The crash ultimately inspired Constantinesco to launch the journalism website Purpose2Play.com, which tells uplifting stories about athletes who succeed despite limitations. “Before I started Purpose2Play, I was covering the Broncos,” she says. “I knew there were sports stories out there that went a lot deeper than what’s happening on the gridiron every week and some of the decisions those players are making off the field, which are not so good. I wanted to shine the spotlight on people who are doing positive things in the world.”

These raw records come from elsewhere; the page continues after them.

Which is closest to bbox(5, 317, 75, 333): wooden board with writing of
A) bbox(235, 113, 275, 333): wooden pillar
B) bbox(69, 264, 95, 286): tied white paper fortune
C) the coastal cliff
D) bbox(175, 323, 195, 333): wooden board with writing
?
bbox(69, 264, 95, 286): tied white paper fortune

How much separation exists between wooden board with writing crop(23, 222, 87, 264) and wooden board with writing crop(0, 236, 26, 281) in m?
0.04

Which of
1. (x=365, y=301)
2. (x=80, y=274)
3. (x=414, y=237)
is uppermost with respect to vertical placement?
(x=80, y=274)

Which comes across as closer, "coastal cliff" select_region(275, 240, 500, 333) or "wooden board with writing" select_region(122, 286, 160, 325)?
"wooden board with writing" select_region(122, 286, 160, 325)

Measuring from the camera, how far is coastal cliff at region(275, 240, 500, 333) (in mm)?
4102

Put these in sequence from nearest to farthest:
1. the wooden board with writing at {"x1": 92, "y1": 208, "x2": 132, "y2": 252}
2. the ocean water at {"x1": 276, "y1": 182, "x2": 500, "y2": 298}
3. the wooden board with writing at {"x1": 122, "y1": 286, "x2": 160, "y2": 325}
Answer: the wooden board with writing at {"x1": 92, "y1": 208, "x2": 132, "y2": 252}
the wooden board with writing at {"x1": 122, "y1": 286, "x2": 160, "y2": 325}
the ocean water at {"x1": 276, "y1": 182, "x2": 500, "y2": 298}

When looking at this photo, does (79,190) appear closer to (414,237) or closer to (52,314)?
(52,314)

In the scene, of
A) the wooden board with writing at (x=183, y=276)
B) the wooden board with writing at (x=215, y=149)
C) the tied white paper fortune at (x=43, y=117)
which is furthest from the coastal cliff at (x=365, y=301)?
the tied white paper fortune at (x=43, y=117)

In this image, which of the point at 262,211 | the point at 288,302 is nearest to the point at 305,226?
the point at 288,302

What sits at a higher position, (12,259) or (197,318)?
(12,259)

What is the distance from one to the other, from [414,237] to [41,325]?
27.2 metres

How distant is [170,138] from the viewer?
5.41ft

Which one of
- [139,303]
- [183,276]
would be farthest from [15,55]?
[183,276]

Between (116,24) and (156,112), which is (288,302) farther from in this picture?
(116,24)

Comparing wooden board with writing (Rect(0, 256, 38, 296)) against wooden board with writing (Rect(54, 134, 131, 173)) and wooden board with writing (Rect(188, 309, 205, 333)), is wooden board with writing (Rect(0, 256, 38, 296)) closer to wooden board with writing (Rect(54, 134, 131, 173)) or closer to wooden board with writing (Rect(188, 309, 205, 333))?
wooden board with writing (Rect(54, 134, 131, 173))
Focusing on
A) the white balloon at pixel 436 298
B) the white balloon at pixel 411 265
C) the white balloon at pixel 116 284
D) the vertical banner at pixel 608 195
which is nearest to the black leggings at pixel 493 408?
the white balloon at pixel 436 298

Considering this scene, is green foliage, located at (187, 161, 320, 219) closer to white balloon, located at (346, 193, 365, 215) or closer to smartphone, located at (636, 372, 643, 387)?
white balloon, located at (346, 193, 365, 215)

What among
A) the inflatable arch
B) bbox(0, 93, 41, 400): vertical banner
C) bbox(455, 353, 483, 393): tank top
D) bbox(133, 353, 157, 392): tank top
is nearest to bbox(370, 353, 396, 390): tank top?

Solar the Polar, too, grew out of that mindset and Constantinesco’s near-debilitating accident. She particularly wanted to focus on what Sunny could do instead of what her disability prevented her from doing. Her choice of a polar bear as the title character was purposeful as well; as she says, “They thrive in the harshest of conditions, just like humans are capable of rising above adversity to accomplish great things.”

The illustrator of Solar the Polar, Idaho resident Jessica Linn Evans, worked closely with Constantinesco to add visuals to the rich story, discussing everything from what color Polar’s stocking cap would be (pink) to how his snowboard would look (yellow with green flames shooting toward the nose). Evans even studied pictures of Constantinesco snowboarding and borrowed some of the journalist’s favorite moves for Solar to do.

Although the concept came together easily, the meter was more challenging for Constantinesco to master. Crafting rhyming couplets isn’t quite the same as penning 400-word nonfiction stories, after all. But just reading the stanza, “From that moment on, the friends never forgot that is why backcountry safety is taught / They both understood that there’s a good reason to ski with a buddy in high winter season” makes us hope she writes a sequel.